▸ **Excerpted text**:

"""

AMENDMENT NO. 3 TO THE STOCKHOLDERS AGREEMENT
Exhibit 10.2
AMENDMENT NO. 3
This Amendment No. 3 (this “Amendment”) to the Stockholders Agreement dated as of January 25, 2005, as amended by Amendment No. 1, dated as of October 25, 2005 (“Amendment No. 1”) and by Amendment No. 2, dated as of June 15, 2006 (“Amendment No. 2”) (as amended by Amendment No. 1 and Amendment No. 2, the “Agreement”), by and among Leslie’s Poolmart, Inc., a Delaware corporation (the “Company”), Leslie’s Holdings, Inc. (“Holdings”), GCP California Fund, L.P. (“GCP”), and the stockholders holding a majority of the Registrable Individual Shares (as defined in the Agreement) is entered into as of this 7th day of February, 2007. Capitalized terms used in this Amendment and not otherwise defined shall have the meanings ascribed to them in the Agreement.
WHEREAS, the parties hereto desire to amend the Agreement pursuant to Section 7.6 thereof.
NOW, THEREFORE, in consideration of the premises and of the mutual covenants and obligations hereinafter set forth, the parties hereto hereby agree as follows:
Agreement.
Section 1. Section 2.7.3 regarding Exempt Transfers is hereby amended and restated as set forth below, which section shall read in its entirety as follows:
2.7.3 Exempt Transfers. The provisions of this Section 2.7 shall not apply to any Transfer of Shares by any Management Party who is a natural person, or any subsequent Transferee of a Management Party pursuant to this Section 2.7.3, to his or her spouse, any direct lineal descendant or ancestor of such Management Party or his or her spouse or any vehicle, including but not limited to a trust or a limited liability company, primarily for the benefit of any or all of the foregoing (each such Person, together with such Management Party, is referred to herein as a “Management Related Person”); provided, however, that in each such case each of the following conditions shall be satisfied:
(i) after giving effect to such Transfer, sole voting power with respect to such Transferred Shares shall be held by the Management Party making the Transfer during his lifetime or, after the death of such Management Party, by one or more Management Related Persons; and
(ii) the Transferee of such Transferred Shares shall have executed and delivered to the Company, as a condition precedent to such Transfer, an instrument or instruments in form and substance satisfactory to the Company confirming that the Transferee agrees to be bound by the terms of this Agreement and accepts the rights and obligations set forth in this Agreement, and designating an address for notices to such Transferee required or permitted hereunder.
Section 2. Any Transfer made prior to the date hereof that was inconsistent with Section 2.7.3 at the time of such Transfer is hereby ratified and affirmed; provided, however, that each such Transfer must have been of the type that would be consistent with Section 2.7.3 after giving effect to this Amendment.

"""

▸ **Data excerpts**:
"""

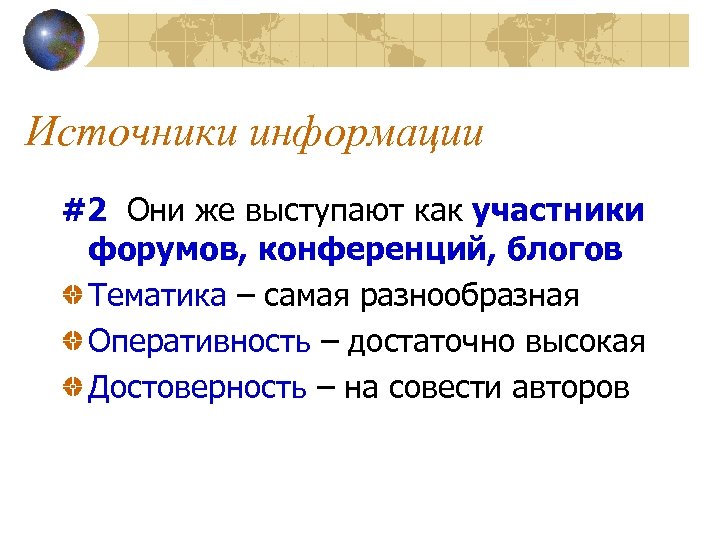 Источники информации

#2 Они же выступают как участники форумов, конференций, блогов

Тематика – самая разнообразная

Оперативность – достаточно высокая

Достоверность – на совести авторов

"""
"""

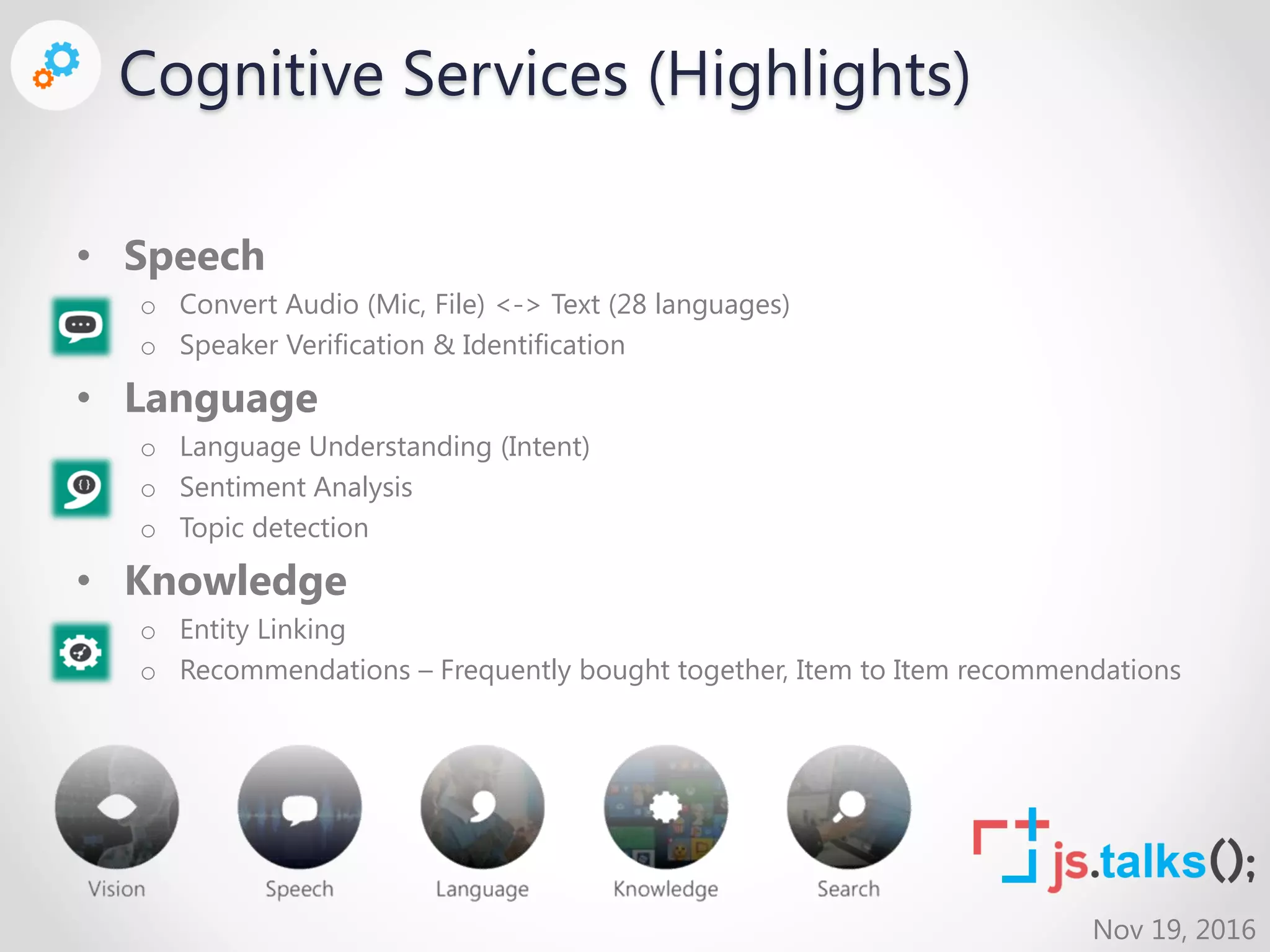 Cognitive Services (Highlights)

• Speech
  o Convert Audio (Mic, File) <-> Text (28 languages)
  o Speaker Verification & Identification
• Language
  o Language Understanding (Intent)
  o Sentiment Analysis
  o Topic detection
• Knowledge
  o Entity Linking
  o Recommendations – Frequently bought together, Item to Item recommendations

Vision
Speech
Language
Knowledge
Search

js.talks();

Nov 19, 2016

"""
"""

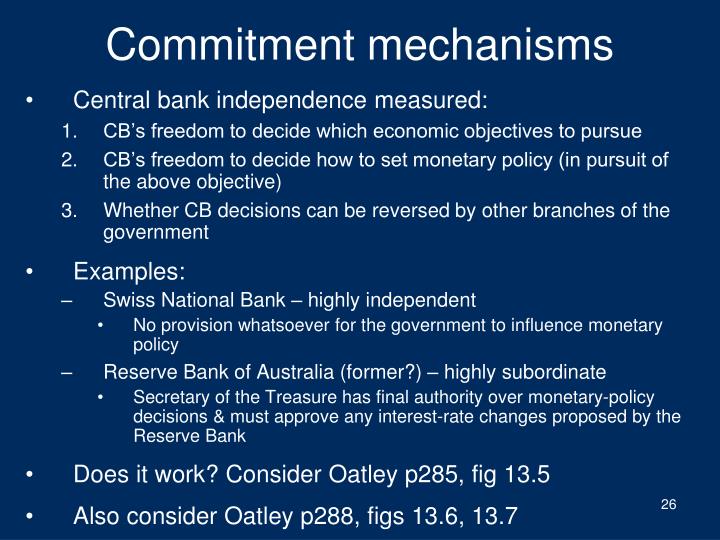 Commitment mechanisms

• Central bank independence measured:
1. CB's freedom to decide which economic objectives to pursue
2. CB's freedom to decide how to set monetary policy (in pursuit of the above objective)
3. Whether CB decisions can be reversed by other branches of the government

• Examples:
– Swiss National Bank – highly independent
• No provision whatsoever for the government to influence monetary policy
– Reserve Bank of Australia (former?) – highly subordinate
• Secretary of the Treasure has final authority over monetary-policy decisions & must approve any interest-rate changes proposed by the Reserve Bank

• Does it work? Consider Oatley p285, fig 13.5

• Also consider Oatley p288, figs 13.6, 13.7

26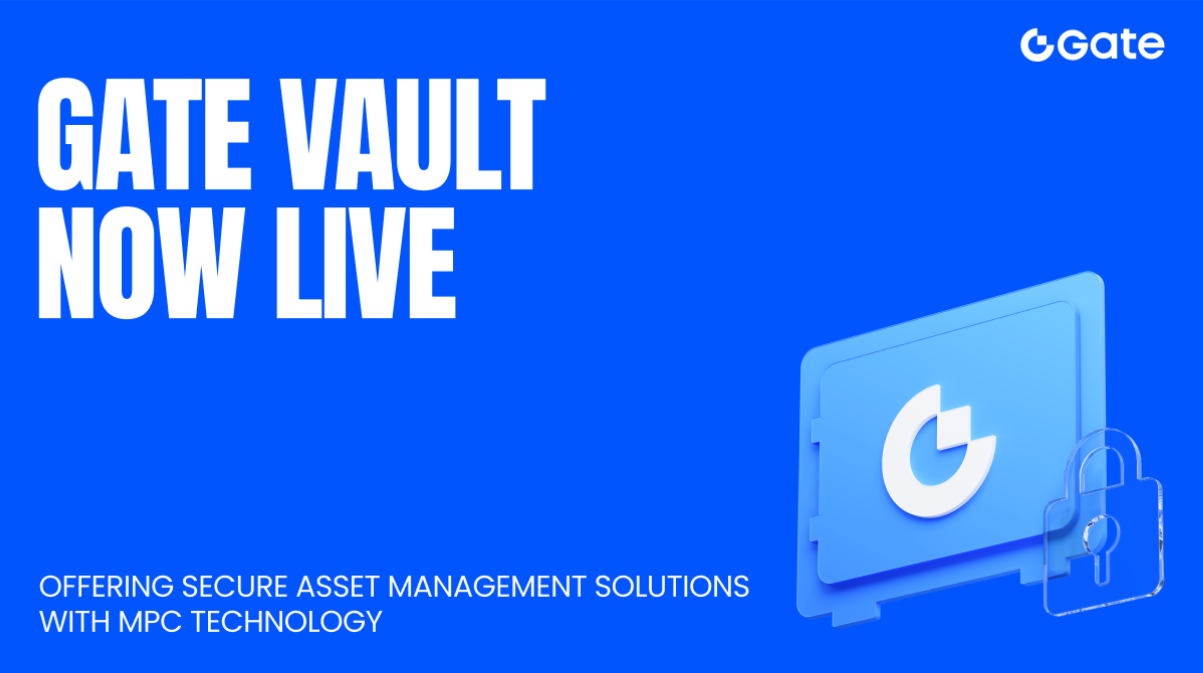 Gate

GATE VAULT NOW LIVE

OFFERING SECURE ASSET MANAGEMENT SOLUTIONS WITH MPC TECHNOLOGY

"""

▸ **What you are asked to do**: Carry on the stockholders agreement amendment text from the point where it stops.

▸ **Solved problem**:
Section 3. Effective upon the consummation of the merger (the “Merger”) contemplated by the merger agreement (the “Merger Agreement”) by and among the Company, Holdings and Leslie’s Merger Sub, Inc. (“Merger Sub”), the Company shall assign any and all of its rights and obligations under the Agreement to Holdings and Holdings shall assume any and all rights and obligations of the Company under the Agreement.
Section 4. Effective upon the consummation of the Merger, the Agreement shall be amended to replace all references to “Leslie’s Poolmart, Inc.” with references to “Leslie’s Holdings, Inc.” and each use of the word “Company” in the Agreement shall be deemed to mean Holdings
Section 5. This Amendment constitutes the entire agreement among the parties with respect to the subject matter hereof. Except as set forth in this Amendment, the Agreement remains unchanged and in full force and effect.
Section 6. The terms of this Amendment shall be governed by the laws of the state of Delaware regardless of the choice of laws provisions of such state or any other jurisdiction.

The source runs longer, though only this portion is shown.